Customs and Border Protection agents let 10 or 15 through the fence every few minutes, but the line of migrants still stretched for hundreds of yards. The migrants have built fires to keep warm and share cheap blankets, and whenever a few make it through the fence they pass their blankets back for others to use.

Two cities on opposite sides of the border — El Paso, Texas, and Juarez, Mexico — are bracing for what could be a historic level of migration later this month when the Covid ban known as Title 42 is finally lifted. But many migrants aren’t waiting for the ban to end, and another surge has already begun.

El Paso city leaders say the influx they’re seeing in their city has led to hundreds of migrants sleeping on the streets, at bus stations and inside the local airport.

CBP agents are reporting approximately 2,500 migrants crossing into El Paso per day, a number expected to rise when, absent a court-ordered stay, Title 42 ends Dec. 21. Since the Trump administration imposed Title 42 in March 2020, migrants attempting to enter the U.S. to claim asylum have been sent back to Mexico more than 2.4 million times. After the ban lifts, more of them will be allowed in to pursue asylum claims.

Migrants walk across the Rio Grande to surrender to US Border Patrol agents
Migrants walk across the Rio Grande to surrender to U.S. Border Patrol agents in El Paso, Texas, on Tuesday.Herika Martinez / AFP via Getty Images

In Juarez, shelters are filling quickly as more migrants are arriving before Title 42 is lifted.

Jose Lujan and his wife, Jocelyn Quevedo, left Guatemala in late September with their 8-year-old son and 15-year-old daughter, and are waiting in Juarez for Title 42 to end before trying to enter the U.S.

“We heard Title 42 may go away next week, so we are going to wait until then,” Lujan said.

Quevedo said organized crime groups threatened to dismember her family in Guatemala, so they felt they had no choice but to leave. 

Deputy City Manager Mario D’Agostino told reporters at a press conference that the current influx is “quite a large increase from what we’ve seen.”

Jorge Negrete, 50, said he was kidnapped by a cartel in Mexico and held with other migrants till they were freed by Mexican authorities.
Jorge Negrete, 50, said he was kidnapped by a cartel in Mexico and held with other migrants until Mexican authorities freed them.NBC News

“That number continues to climb as we’re approaching the Dec. 21 deadline,” he said. “It adds great concern to the city of El Paso, the community at large.”

Typically, migrants are taken to local shelters from where they can arrange for transportation into the interior of the U.S., where they will live while awaiting court hearings.
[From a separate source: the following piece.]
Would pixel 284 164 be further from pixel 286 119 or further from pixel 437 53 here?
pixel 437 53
But as the population of newly arrived migrants has spiked, shelters have been over capacity and Border Patrol agents in El Paso have released migrants directly from their custody.
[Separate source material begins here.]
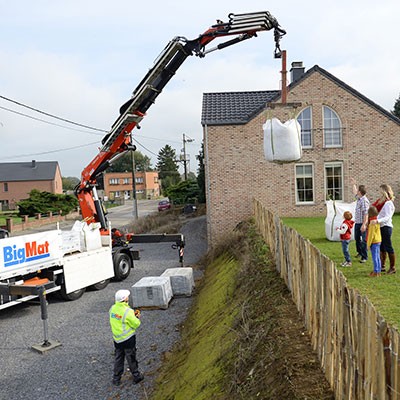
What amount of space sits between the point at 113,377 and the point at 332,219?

On Monday, a “few hundred” migrants were released from CBP custody onto the streets of the city, which followed a release of more than 500 Saturday.

The city is asking the Biden administration to be paid back for caring for the migrants, a responsibility that usually falls on the federal government.
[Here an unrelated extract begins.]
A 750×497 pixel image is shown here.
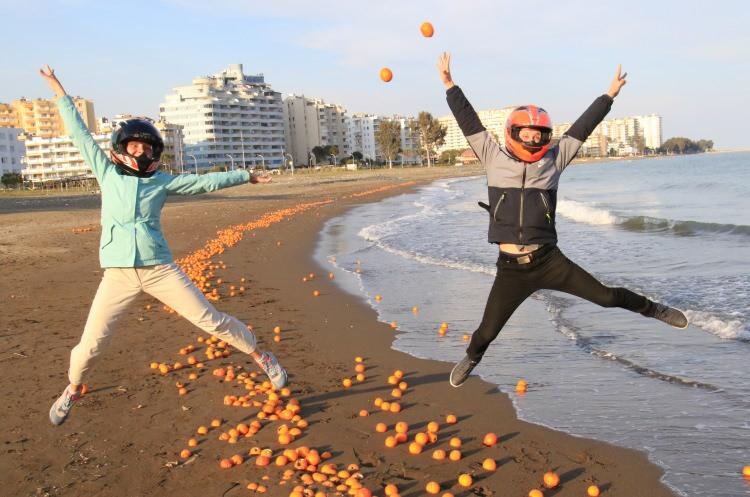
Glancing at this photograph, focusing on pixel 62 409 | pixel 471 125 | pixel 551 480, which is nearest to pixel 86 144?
pixel 62 409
Robert Cortinas, El Paso’s chief financial officer, said the city is waiting on the Federal Emergency Management Agency to reimburse it for $3.5 million spent to temporarily shelter and care for migrants. 

On the other side of the border in Juarez, migrants continue to gather in the December cold. Javier Carrillo, a priest at the Casa del Migrante shelter, said he is bracing for still more to arrive when the ban ends and hopes he can house all who need it.

In a statement Tuesday, the Department of Homeland Security said it was deploying more agents to the region to deal with the influx, which it blamed on criminal smuggling organizations exploiting migrants for profit.

“Criminal smuggling organizations are behind this, exploiting vulnerable migrants for enormous profit,” DHS said. “The border remains closed, and individuals attempting to enter unlawfully are being expelled as required by court order under the Title 42 public health authority. The Department of Homeland Security continues to quickly decompress the El Paso area, and safely and efficiently screen and process migrants to place them in immigration enforcement proceedings consistent with our laws.